WHAT IS ASKED ->
Put everything from the start of the items down to the line containing "<instances>" into a JSON list of strings, one string per line and no blank lines. Leave the pictures out.

MATERIAL FOR THE TASK ->
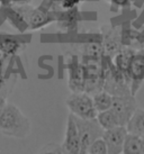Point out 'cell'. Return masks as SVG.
I'll return each instance as SVG.
<instances>
[{"label": "cell", "mask_w": 144, "mask_h": 154, "mask_svg": "<svg viewBox=\"0 0 144 154\" xmlns=\"http://www.w3.org/2000/svg\"><path fill=\"white\" fill-rule=\"evenodd\" d=\"M96 119L98 120V123H99V125L102 127L104 131L111 129V128H115V127L121 126L117 116L115 115V112L111 110V109L102 111V112H98Z\"/></svg>", "instance_id": "cell-12"}, {"label": "cell", "mask_w": 144, "mask_h": 154, "mask_svg": "<svg viewBox=\"0 0 144 154\" xmlns=\"http://www.w3.org/2000/svg\"><path fill=\"white\" fill-rule=\"evenodd\" d=\"M38 154H63L62 146L56 143H50L47 145L43 146Z\"/></svg>", "instance_id": "cell-17"}, {"label": "cell", "mask_w": 144, "mask_h": 154, "mask_svg": "<svg viewBox=\"0 0 144 154\" xmlns=\"http://www.w3.org/2000/svg\"><path fill=\"white\" fill-rule=\"evenodd\" d=\"M122 154H143L142 137L128 133L126 140H125V144H124L123 153Z\"/></svg>", "instance_id": "cell-14"}, {"label": "cell", "mask_w": 144, "mask_h": 154, "mask_svg": "<svg viewBox=\"0 0 144 154\" xmlns=\"http://www.w3.org/2000/svg\"><path fill=\"white\" fill-rule=\"evenodd\" d=\"M102 45L98 42H90L86 45L85 47V54L88 57H93V59H100L102 54Z\"/></svg>", "instance_id": "cell-15"}, {"label": "cell", "mask_w": 144, "mask_h": 154, "mask_svg": "<svg viewBox=\"0 0 144 154\" xmlns=\"http://www.w3.org/2000/svg\"><path fill=\"white\" fill-rule=\"evenodd\" d=\"M128 78L131 92L134 96L144 81V51L133 54L128 65Z\"/></svg>", "instance_id": "cell-5"}, {"label": "cell", "mask_w": 144, "mask_h": 154, "mask_svg": "<svg viewBox=\"0 0 144 154\" xmlns=\"http://www.w3.org/2000/svg\"><path fill=\"white\" fill-rule=\"evenodd\" d=\"M6 106H7V99L5 98V97H2V96H0V115L5 110Z\"/></svg>", "instance_id": "cell-19"}, {"label": "cell", "mask_w": 144, "mask_h": 154, "mask_svg": "<svg viewBox=\"0 0 144 154\" xmlns=\"http://www.w3.org/2000/svg\"><path fill=\"white\" fill-rule=\"evenodd\" d=\"M0 4L6 6V7H8L9 5L11 4V0H0Z\"/></svg>", "instance_id": "cell-23"}, {"label": "cell", "mask_w": 144, "mask_h": 154, "mask_svg": "<svg viewBox=\"0 0 144 154\" xmlns=\"http://www.w3.org/2000/svg\"><path fill=\"white\" fill-rule=\"evenodd\" d=\"M110 109L117 116L121 126L126 127L127 123L135 112L136 100L132 94H123V96H113V105Z\"/></svg>", "instance_id": "cell-4"}, {"label": "cell", "mask_w": 144, "mask_h": 154, "mask_svg": "<svg viewBox=\"0 0 144 154\" xmlns=\"http://www.w3.org/2000/svg\"><path fill=\"white\" fill-rule=\"evenodd\" d=\"M88 154H107V145L102 137L96 140L89 146Z\"/></svg>", "instance_id": "cell-16"}, {"label": "cell", "mask_w": 144, "mask_h": 154, "mask_svg": "<svg viewBox=\"0 0 144 154\" xmlns=\"http://www.w3.org/2000/svg\"><path fill=\"white\" fill-rule=\"evenodd\" d=\"M5 54L0 51V73H1V70H2V66H4V61H5Z\"/></svg>", "instance_id": "cell-21"}, {"label": "cell", "mask_w": 144, "mask_h": 154, "mask_svg": "<svg viewBox=\"0 0 144 154\" xmlns=\"http://www.w3.org/2000/svg\"><path fill=\"white\" fill-rule=\"evenodd\" d=\"M23 48L21 41L15 37L13 35L0 33V51L5 55H15Z\"/></svg>", "instance_id": "cell-9"}, {"label": "cell", "mask_w": 144, "mask_h": 154, "mask_svg": "<svg viewBox=\"0 0 144 154\" xmlns=\"http://www.w3.org/2000/svg\"><path fill=\"white\" fill-rule=\"evenodd\" d=\"M142 137V149H143V154H144V136H141Z\"/></svg>", "instance_id": "cell-25"}, {"label": "cell", "mask_w": 144, "mask_h": 154, "mask_svg": "<svg viewBox=\"0 0 144 154\" xmlns=\"http://www.w3.org/2000/svg\"><path fill=\"white\" fill-rule=\"evenodd\" d=\"M113 4L117 5V6H126L127 4H128V0H110Z\"/></svg>", "instance_id": "cell-20"}, {"label": "cell", "mask_w": 144, "mask_h": 154, "mask_svg": "<svg viewBox=\"0 0 144 154\" xmlns=\"http://www.w3.org/2000/svg\"><path fill=\"white\" fill-rule=\"evenodd\" d=\"M4 86H5V79H4V77H2V74L0 73V91L4 88Z\"/></svg>", "instance_id": "cell-22"}, {"label": "cell", "mask_w": 144, "mask_h": 154, "mask_svg": "<svg viewBox=\"0 0 144 154\" xmlns=\"http://www.w3.org/2000/svg\"><path fill=\"white\" fill-rule=\"evenodd\" d=\"M92 97V101L95 105V108L98 112L108 110L110 109L111 105H113V96L107 92L105 90H102L97 94H95L91 96Z\"/></svg>", "instance_id": "cell-13"}, {"label": "cell", "mask_w": 144, "mask_h": 154, "mask_svg": "<svg viewBox=\"0 0 144 154\" xmlns=\"http://www.w3.org/2000/svg\"><path fill=\"white\" fill-rule=\"evenodd\" d=\"M128 132L125 126L104 131L102 138L107 145V154H122Z\"/></svg>", "instance_id": "cell-6"}, {"label": "cell", "mask_w": 144, "mask_h": 154, "mask_svg": "<svg viewBox=\"0 0 144 154\" xmlns=\"http://www.w3.org/2000/svg\"><path fill=\"white\" fill-rule=\"evenodd\" d=\"M30 119L20 109L13 103H7L0 115V133L9 137L25 138L30 135Z\"/></svg>", "instance_id": "cell-1"}, {"label": "cell", "mask_w": 144, "mask_h": 154, "mask_svg": "<svg viewBox=\"0 0 144 154\" xmlns=\"http://www.w3.org/2000/svg\"><path fill=\"white\" fill-rule=\"evenodd\" d=\"M74 120H76L79 136H80V154H88L89 146L96 140L102 137L104 129L99 125L96 118L95 119H82V118H78L74 116Z\"/></svg>", "instance_id": "cell-3"}, {"label": "cell", "mask_w": 144, "mask_h": 154, "mask_svg": "<svg viewBox=\"0 0 144 154\" xmlns=\"http://www.w3.org/2000/svg\"><path fill=\"white\" fill-rule=\"evenodd\" d=\"M28 0H11V2H16V4H26Z\"/></svg>", "instance_id": "cell-24"}, {"label": "cell", "mask_w": 144, "mask_h": 154, "mask_svg": "<svg viewBox=\"0 0 144 154\" xmlns=\"http://www.w3.org/2000/svg\"><path fill=\"white\" fill-rule=\"evenodd\" d=\"M24 16H25V19L27 22V25L33 29L43 27L49 23L47 14L41 9H32L26 14H24Z\"/></svg>", "instance_id": "cell-10"}, {"label": "cell", "mask_w": 144, "mask_h": 154, "mask_svg": "<svg viewBox=\"0 0 144 154\" xmlns=\"http://www.w3.org/2000/svg\"><path fill=\"white\" fill-rule=\"evenodd\" d=\"M126 129L130 134L144 136V109H136L130 122L127 123Z\"/></svg>", "instance_id": "cell-11"}, {"label": "cell", "mask_w": 144, "mask_h": 154, "mask_svg": "<svg viewBox=\"0 0 144 154\" xmlns=\"http://www.w3.org/2000/svg\"><path fill=\"white\" fill-rule=\"evenodd\" d=\"M61 146H62L63 154H80V136H79L78 127L74 120V116L72 114H70L68 117L65 136H64V141Z\"/></svg>", "instance_id": "cell-7"}, {"label": "cell", "mask_w": 144, "mask_h": 154, "mask_svg": "<svg viewBox=\"0 0 144 154\" xmlns=\"http://www.w3.org/2000/svg\"><path fill=\"white\" fill-rule=\"evenodd\" d=\"M69 86L73 92H85V72L82 63L73 62L70 66Z\"/></svg>", "instance_id": "cell-8"}, {"label": "cell", "mask_w": 144, "mask_h": 154, "mask_svg": "<svg viewBox=\"0 0 144 154\" xmlns=\"http://www.w3.org/2000/svg\"><path fill=\"white\" fill-rule=\"evenodd\" d=\"M79 0H62V6L64 8H72Z\"/></svg>", "instance_id": "cell-18"}, {"label": "cell", "mask_w": 144, "mask_h": 154, "mask_svg": "<svg viewBox=\"0 0 144 154\" xmlns=\"http://www.w3.org/2000/svg\"><path fill=\"white\" fill-rule=\"evenodd\" d=\"M67 107L70 114L82 119H95L98 111L95 108L92 97L87 92H72L67 99Z\"/></svg>", "instance_id": "cell-2"}]
</instances>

SOLUTION FOR THIS EXERCISE ->
[
  "Point out 'cell'. Return masks as SVG.",
  "I'll return each instance as SVG.",
  "<instances>"
]